しかも、様呼びなので黒宮モードでの質問だ。
「しずか様より、今朝から顔色が優れていないと違和感を覚えられたと報告を受けました。羽衣様の手前、詩季様本人に言っても隠す傾向にあるから、よく見てほしいと」
そんなに、僕の顔色は悪く見えていたのだろうか。そんなに、体調が悪いというような感覚はないのだが。
「大丈夫だと思いますよ」
僕の一言で、おばさんと春乃さんは追求はせずに居てくれた。
「あ、詩季居たぁ〜〜」
皆が、場外に出て僕達を探してくれたようだ。
「脚の事があるので先に出ていました」
「そっか♪」
陽葵は、ご機嫌な様子で僕の隣に陣取った。
「陽翔くんは、春乃さんの隣に行かないんですか?」
「え、は、春乃が、いいなら」
「い、いいよ!」
本当に、この2人を見ていると面白いと思う。
「春乃ちゃん?詩季を殺意に満ちた目で……何で、見てるの?」
おっと、春乃さんの地雷を踏んだようだ。まぁ、何度も踏んでいるのでわざと踏んだとも言えるがな。
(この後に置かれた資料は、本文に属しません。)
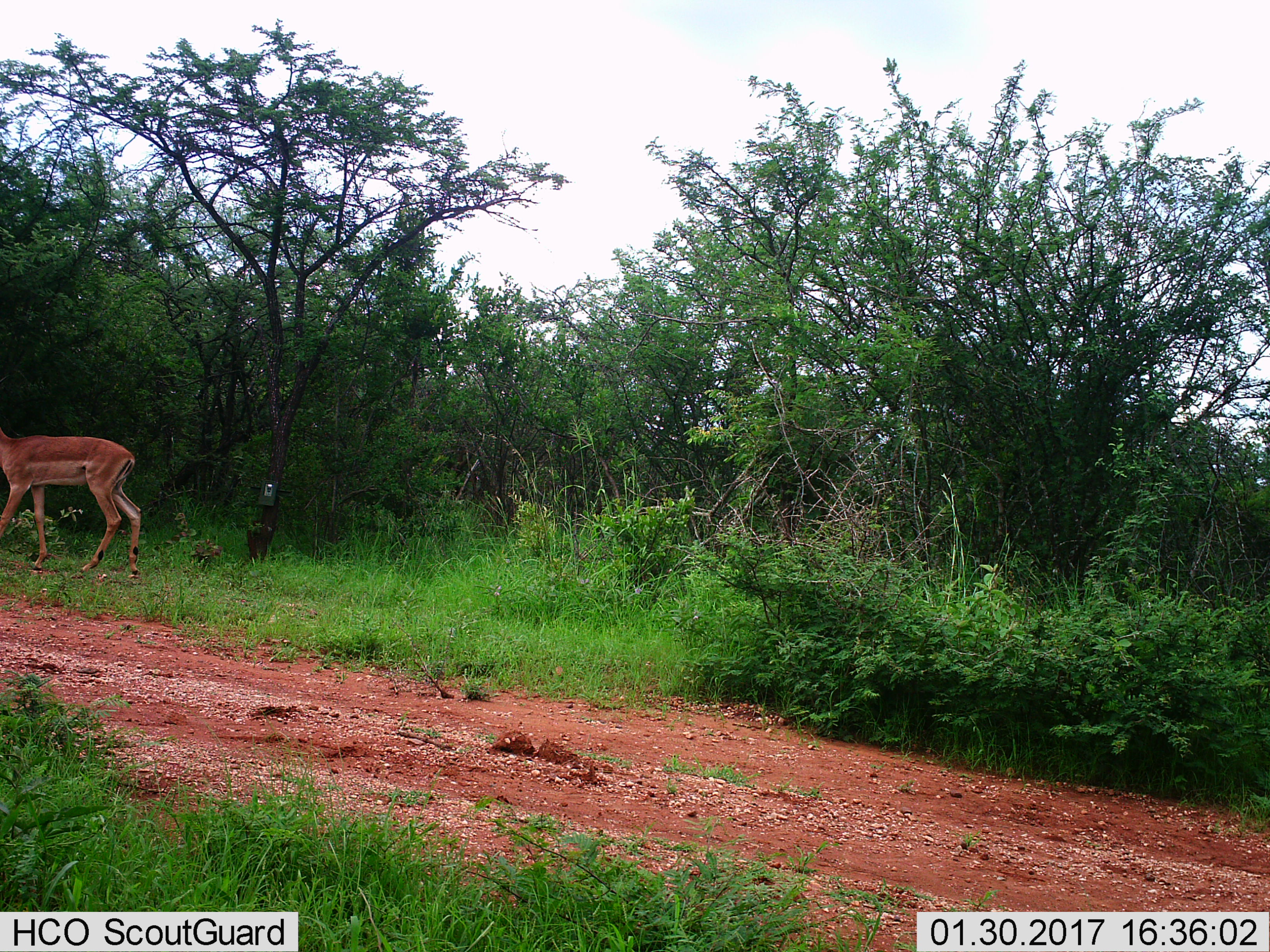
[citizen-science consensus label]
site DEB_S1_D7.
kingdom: Animalia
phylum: Chordata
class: Mammalia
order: Artiodactyla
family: Bovidae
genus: Aepyceros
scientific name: Aepyceros melampus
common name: impala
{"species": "impala (Aepyceros melampus)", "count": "1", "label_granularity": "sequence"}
「いやぁ〜〜陽翔くんや陽葵ちゃんの前じゃなきゃ〜〜部下を遊んで楽しむ主人に手刀お見舞いしてたんけどなぁ〜〜?」
「さぁ〜〜僕と陽葵には、散々、くっ付けと煽ったのに自分は複雑な迷路に迷っているしどろもどろさせられている身にもなれとは7割以上思っていますけど?」
僕と春乃さんの言葉合戦に、周りは少しばかり引いているように見える。
「こらこら、喧嘩しないの!」
おばさんが、止めに入った。
「「喧嘩と言う訳では無いのですけど(無いです)」」
「あ、あれぇ〜〜じゃただの煽り合い?」
「「そうです(ね)」」
「息ぴったりね」
おばさんも、引いているように見えた。
「詩季、応援に来てくれてありがとな」
「いいえ。お礼は、学校のジュース1年間奢りでいいですよ?」
「高ぇわ!……というか、冗談言えるんだな!詩季も」
「割と本気ですよ?」
「本気だったら怖いぞ……」
「冗談に決まっているでしょ?」
「詩季の真顔は、本気だと感じちまうんだよ」
瑛太くんのツッコミに、周りには笑いが起こっている。
「ところで、詩季」
「どうしたのですか?」
「帰りは、車に乗っていく?」
陽葵から帰りはおばさんの車で帰るかを尋ねられた。
「乗っていけよ。俺と奈々は、2人で歩いて帰るからさ」
瑛太くんと奈々さんも後押ししてくれているが、あいにく、春樹さんを呼んでしまったのだ。それに、今日頑張った人を歩かせるのも違うと思う。
「いえ、実家の方が迎えに来ますので、そちらに乗って帰ります。ですので、今日頑張ったけどシュート決められなかった瑛太くんは、おばさんの車で帰ってください」
「…………気を遣われているのか貶されいるのか解らねぇな?」
「4対6じゃないですか?」
「割合はどっちだ?」
「想像におまかせしますよ」
結局は、奈々さんに追撃を喰らった瑛太くんが降参して、おばさんの車に乗って帰る事になった。
皆が帰るのは、僕と春乃さんが帰った後にするそうだ。
「詩季、明日からまた迎えに行ってもいい?」
「いいですよ」
「うん、やった!」
陽葵は、嬉しそうな表情だ。
「あぁ、皆には既に渡してたけど……」
おばさんは、カバンの中から封筒を2通取り出して、僕と春乃さんに手渡して来た。
「これは何ですか?」
「陽葵と陽翔の誕生日会の招待状。終業式の翌日に予定しているから」
陽葵の誕生日がもうすぐなのは、知っていた。
自分の誕生日にいいプレゼントを貰ったのでお返しをどうするかを悩んでいた。今度、羽衣に相談してみようと思う。
好きな人へのプレゼントを選ぶのは、結構大変なんだなぁ~~と思う。